→ **Kaynak Metin**:
::::::::

Genç bir asker meşhur bir general tarafından komuta edilen bir birlikte görevlendirilmişti. Asker generalin birliğinde olmaktan büyük heyecan duyuyordu ama birliğin çavuşu ile büyük bir çatışmaya girmişti. Çavuş ona bir emir verdiği zaman, durmadan tartışıyor ve kendini o işten kurtarmak için yollar arıyordu. Asker anında itaat etmediği zaman da, general öfkeleniyor ve onu cezalandırıyordu.

Her şey giderek daha kötü oldu ve bir gün asker öfke içinde çavuşa vurdu. Sonunda asker tutuklandı ve mahkemeye çıkarıldı. Davayı bizzat general yönetiyordu:

"Genç adam, bana karşı aşırı itaatsizlikle suçlanıyorsun."

"Ah, hayır efendim. Yanılıyor olmalısınız. Ben size sadece hayranım ve size saygı duyuyorum. Benim sorunlarım çavuşla."

"Korkarım ki, yanılan sensin. Çavuşa birliğin komutasını veren kimdi sence? O emri veren bendim. Seni onun birliğinde görevlendiren kimdi sanıyorsun? O da bendim. Eğer şikâyetlerini bana aktarsaydın, seni dinlerdim. Ama görevlendirdiğim kişiye vurursan bu bana karşı itaatsizliktir."

::::::::

→ **Verilen Veriler**:

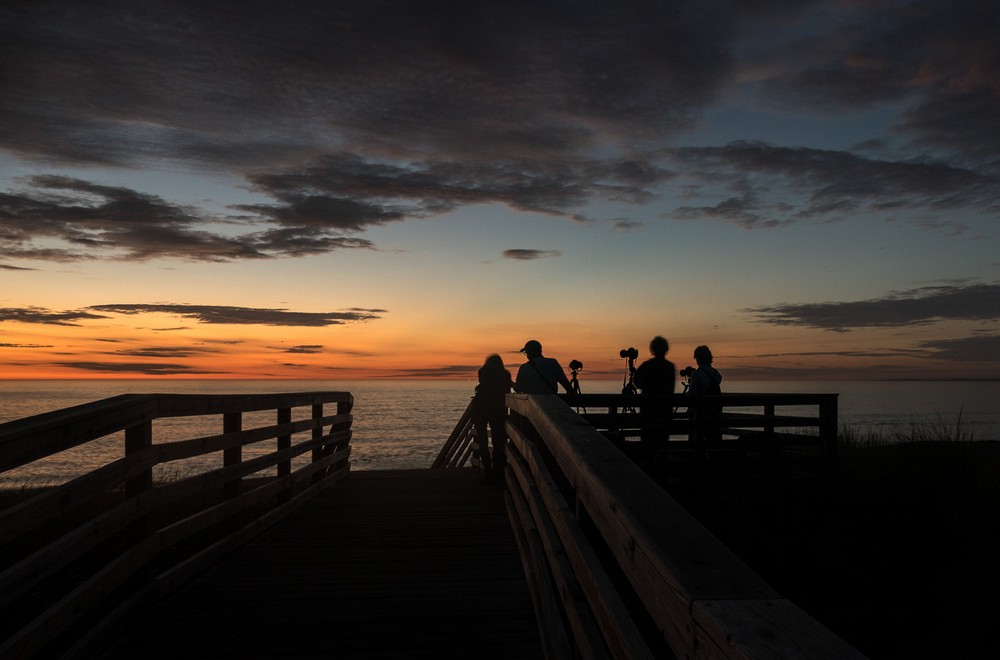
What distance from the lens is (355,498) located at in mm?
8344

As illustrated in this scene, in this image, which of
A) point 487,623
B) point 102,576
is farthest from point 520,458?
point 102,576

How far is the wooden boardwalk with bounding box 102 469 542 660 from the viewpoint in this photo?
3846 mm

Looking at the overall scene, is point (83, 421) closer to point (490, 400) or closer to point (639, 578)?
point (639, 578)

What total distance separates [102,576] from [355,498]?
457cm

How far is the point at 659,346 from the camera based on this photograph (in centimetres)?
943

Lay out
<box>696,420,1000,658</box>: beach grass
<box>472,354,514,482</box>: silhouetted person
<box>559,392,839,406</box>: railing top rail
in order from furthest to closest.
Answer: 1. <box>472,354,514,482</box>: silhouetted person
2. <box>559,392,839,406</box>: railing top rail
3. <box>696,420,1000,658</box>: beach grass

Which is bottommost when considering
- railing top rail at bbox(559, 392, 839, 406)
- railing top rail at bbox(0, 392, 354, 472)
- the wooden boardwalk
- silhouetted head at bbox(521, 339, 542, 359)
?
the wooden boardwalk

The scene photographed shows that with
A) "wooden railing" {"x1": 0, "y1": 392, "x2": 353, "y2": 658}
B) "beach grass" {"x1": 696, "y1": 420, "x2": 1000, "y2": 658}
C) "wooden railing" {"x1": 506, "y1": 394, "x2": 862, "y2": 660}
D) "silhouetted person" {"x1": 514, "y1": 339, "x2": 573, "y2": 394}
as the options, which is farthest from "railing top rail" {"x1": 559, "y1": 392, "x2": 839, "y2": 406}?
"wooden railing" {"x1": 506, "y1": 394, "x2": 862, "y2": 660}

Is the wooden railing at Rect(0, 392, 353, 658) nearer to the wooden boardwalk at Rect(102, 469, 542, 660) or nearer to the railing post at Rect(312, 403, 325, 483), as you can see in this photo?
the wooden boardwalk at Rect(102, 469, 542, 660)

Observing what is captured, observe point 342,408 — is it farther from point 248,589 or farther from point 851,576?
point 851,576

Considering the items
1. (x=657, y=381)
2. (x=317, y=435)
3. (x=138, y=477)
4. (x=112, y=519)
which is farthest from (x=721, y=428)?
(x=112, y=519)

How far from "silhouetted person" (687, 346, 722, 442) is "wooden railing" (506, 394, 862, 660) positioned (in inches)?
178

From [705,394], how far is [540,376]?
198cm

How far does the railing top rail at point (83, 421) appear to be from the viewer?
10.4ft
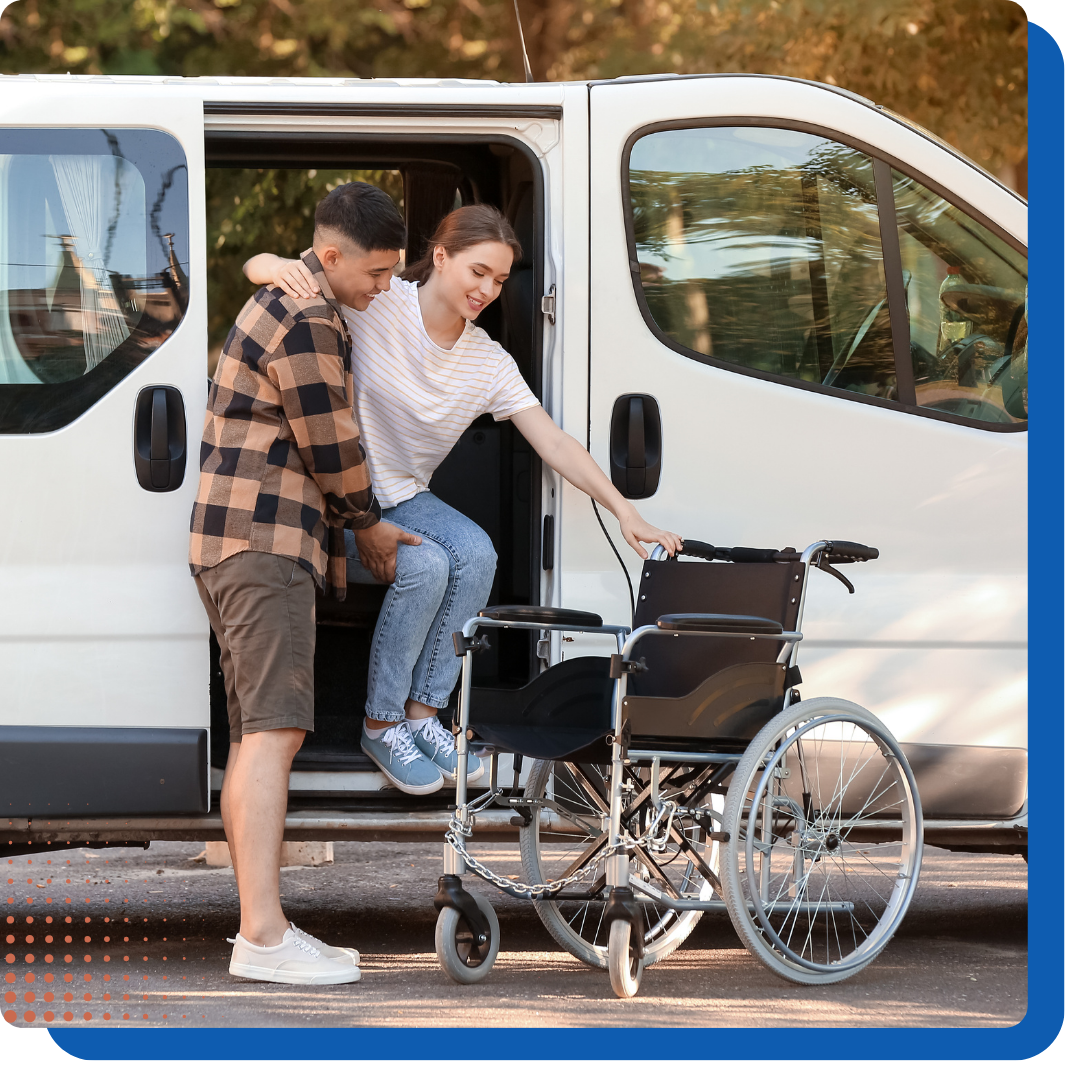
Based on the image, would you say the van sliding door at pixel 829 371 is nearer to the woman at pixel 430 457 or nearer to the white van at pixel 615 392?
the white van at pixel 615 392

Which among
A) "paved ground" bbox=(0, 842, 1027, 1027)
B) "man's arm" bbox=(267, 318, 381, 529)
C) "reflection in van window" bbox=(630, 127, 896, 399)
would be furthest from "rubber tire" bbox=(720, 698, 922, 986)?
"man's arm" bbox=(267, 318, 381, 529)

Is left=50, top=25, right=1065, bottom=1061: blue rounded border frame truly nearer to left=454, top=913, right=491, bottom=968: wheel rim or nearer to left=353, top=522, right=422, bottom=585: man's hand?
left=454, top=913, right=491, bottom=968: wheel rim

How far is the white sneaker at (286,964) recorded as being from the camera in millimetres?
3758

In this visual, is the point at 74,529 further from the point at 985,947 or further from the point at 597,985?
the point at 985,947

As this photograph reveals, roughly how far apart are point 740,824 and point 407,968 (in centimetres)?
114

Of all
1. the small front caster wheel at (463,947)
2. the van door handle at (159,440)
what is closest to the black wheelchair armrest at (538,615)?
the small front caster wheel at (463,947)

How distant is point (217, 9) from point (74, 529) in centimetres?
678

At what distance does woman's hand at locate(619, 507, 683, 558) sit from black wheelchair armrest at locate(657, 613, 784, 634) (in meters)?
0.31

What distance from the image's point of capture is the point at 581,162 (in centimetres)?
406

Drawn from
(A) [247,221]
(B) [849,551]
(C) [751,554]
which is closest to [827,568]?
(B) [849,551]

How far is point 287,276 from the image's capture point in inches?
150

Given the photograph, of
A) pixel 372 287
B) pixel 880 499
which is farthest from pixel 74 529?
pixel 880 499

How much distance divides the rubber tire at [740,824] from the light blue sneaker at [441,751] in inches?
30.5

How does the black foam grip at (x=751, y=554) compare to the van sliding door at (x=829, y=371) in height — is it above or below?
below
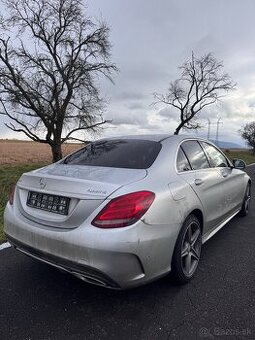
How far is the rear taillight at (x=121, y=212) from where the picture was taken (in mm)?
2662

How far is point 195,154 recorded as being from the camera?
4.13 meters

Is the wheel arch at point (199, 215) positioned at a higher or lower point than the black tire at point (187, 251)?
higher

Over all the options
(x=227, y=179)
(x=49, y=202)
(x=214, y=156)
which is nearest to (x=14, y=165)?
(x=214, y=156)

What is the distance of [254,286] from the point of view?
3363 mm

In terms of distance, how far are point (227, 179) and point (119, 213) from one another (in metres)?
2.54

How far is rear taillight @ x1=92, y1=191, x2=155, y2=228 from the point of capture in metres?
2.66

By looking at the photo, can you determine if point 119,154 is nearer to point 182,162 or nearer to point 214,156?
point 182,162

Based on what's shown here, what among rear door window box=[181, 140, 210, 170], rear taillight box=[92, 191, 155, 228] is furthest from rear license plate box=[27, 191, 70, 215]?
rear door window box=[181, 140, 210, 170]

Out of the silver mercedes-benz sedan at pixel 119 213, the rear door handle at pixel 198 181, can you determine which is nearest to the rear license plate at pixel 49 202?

::::::::

→ **Alıştırmalar**:
1 - Asker ve general hikâyesine göre aşağıdaki soruları cevaplayın.
(a) Asker bir gün öfke içinde kime vurdu?
(b) Askerin davasını kim yönetiyordu?
(c) Asker hangi suçla suçlandı?
2 - Asker ve general hikâyesini "Genç bir asker" sözleriyle başlayıp "ve onu cezalandırıyordu." sözlerinden sonra bitecek biçimde yeniden yazın. Bu bölümde "meşhur" yerine "ünlü" koyun.
3 - Asker ve general hikâyesini son cümleden sonra sürdürün.

→ **Cevaplar**:
1 -
(a) Çavuşa.
(b) Bizzat general.
(c) Generale karşı aşırı itaatsizlikle.

2 -
Genç bir asker ünlü bir general tarafından komuta edilen bir birlikte görevlendirilmişti. Asker generalin birliğinde olmaktan büyük heyecan duyuyordu ama birliğin çavuşu ile büyük bir çatışmaya girmişti. Çavuş ona bir emir verdiği zaman, durmadan tartışıyor ve kendini o işten kurtarmak için yollar arıyordu. Asker anında itaat etmediği zaman da, general öfkeleniyor ve onu cezalandırıyordu.

3 -
Gerçek hayatta çok çekişmeli bir dünyada yaşıyoruz. Etrafımızdaki herkes kendi hakları ve ayrıcalıkları ile ilgileniyor ve onları korumak için savaşmaya hazır. Bu da gergin hayat şartları yaratıyor, çünkü bizler sürekli olarak komşularımız ve ortaklarımızla, sigorta şirketiyle, telefon şirketiyle, hatta köşedeki bakkalla bile tartıştığımızı görüyoruz. Kazandığımız zaman bile, duygusal olarak bitkin kalıp yıprandığımızı fark ediyoruz. Ama kendi iç benliğimize büyük bir inançla ulaşabilsek, modern hayattaki değişikliklerin aslında Tanrı ile aramızdaki ilişkideki bir sınav olduğunu anlayabilir ve tepkimizi manevi düzede gelişim gösterme çabasıyla veririz. Bunu yaptığımız takdirde endişe ve gerginlik yerine, barış ve huzurun zevkine ulaşacağımızdan emin olabiliriz.

 

İKİLEM

Bu kısımda bazı ikilemler ve sorular sunacağız. Bunları Şabat masasında ailece tartışma konusunun bir parçası yapabilirsiniz. Peraşa broşürünün sonunda bu soruya Yahudilik'in gözüyle verilebilecek bir cevabı bulabilirsiniz.

 

Evimde artık işime yaramayan, fazla yer kaplayan çok sayıda elbisem ve oyuncağım var. Onları öylesine çöpe atmak sanki utanılacak bir şeymiş gibi görünüyor. Yapılacak en doğru şey nedir?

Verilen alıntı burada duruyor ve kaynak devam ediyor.